Bug can be reproduced easily by patch test_libFLAC:
static FLAC__StreamDecoderReadStatus stream_decoder_read_callback_(const FLAC__StreamDecoder *decoder, FLAC__byte buffer[], size_t *bytes, void *client_data)
{
StreamDecoderClientData *dcd = (StreamDecoderClientData*)client_data;
- const size_t requested_bytes = *bytes;
+ size_t requested_bytes = *bytes;
+
+ if (requested_bytes > 3 && (rand() % 3)==0)
+ requested_bytes = requested_bytes/3;
(void)decoder;
I am transitionning from flac 1.1.2, so the only thing I am sure is that it used to work in 1.1.2
Platform is Darwin, configure option are:
../configure --with-pic --disable-ogg --disable-asm-optimizations --enable-debug
--
Julien ( hules@free.fr )
Logged In: YES
user_id=2123080
Originator: NO
I'm not an expert on flac by any means but looking logically at what FLAC__bitreader_read_rice_signed_block() is trying to do when dealing with trailing bytes shouldn't the code read something like ...
>>> cbits = end;
FLAC__ASSERT(cbits < FLAC__BITS_PER_WORD);
/* didn't find stop bit yet, have to keep going... */
}
... when this state occurs should cbits either be set to 'end' or 0 rather than 'cbits += end'.

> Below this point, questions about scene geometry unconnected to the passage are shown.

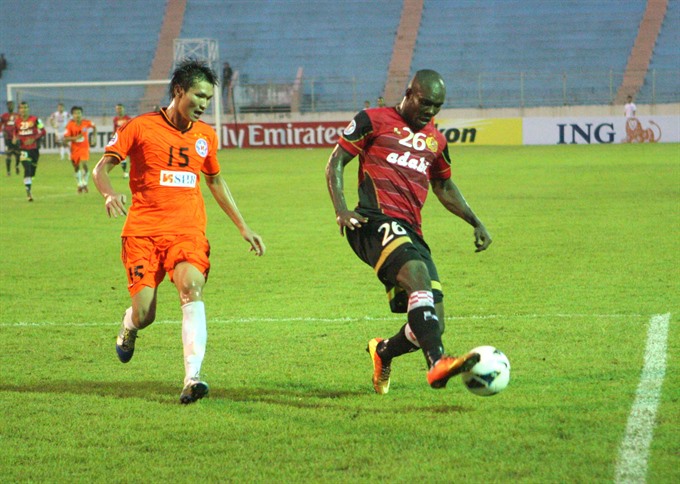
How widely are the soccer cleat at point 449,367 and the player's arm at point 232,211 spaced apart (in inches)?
66.1

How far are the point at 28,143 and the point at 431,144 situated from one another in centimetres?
1828

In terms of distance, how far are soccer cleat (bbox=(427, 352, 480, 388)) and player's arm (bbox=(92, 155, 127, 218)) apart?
6.78 feet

I have to confess I've got little idea about what on earth this function is doing though.
Logged In: YES
user_id=2123080
Originator: NO
I should have said in my previous comment that I've tried both 0 and 'end' (in the non-_MSC_VER version). Both values make the assertion disappear and the music still sounds the same for both. Mmmm.
Logged In: YES
user_id=2123080
Originator: NO
I should have said in my previous comment that I've tried both 0 and 'end' (in the non-_MSC_VER version). Both values make the assertion disappear and the music still sounds the same for both. Mmmm.
Is this still a problem?
At least FLAC__bitreader_read_rice_signed_block() was heavily modified in the commit http://git.xiph.org/?p=flac.git;a=commitdiff;h=8d9e5c6e8e532207b839231a3dc6592272685d5a
P.S. see also https://sourceforge.net/p/flac/bugs/362/
Last edit: lvqcl 2015-03-01
Inspired by this ticket, I tried running flac compiled with assertions on under the american-fuzzy-lop fuzzer. Immediately found some assertions being triggered.
A whole bunch of bugs were found and fixed during fuzzing. Assuming this one has also been fixed.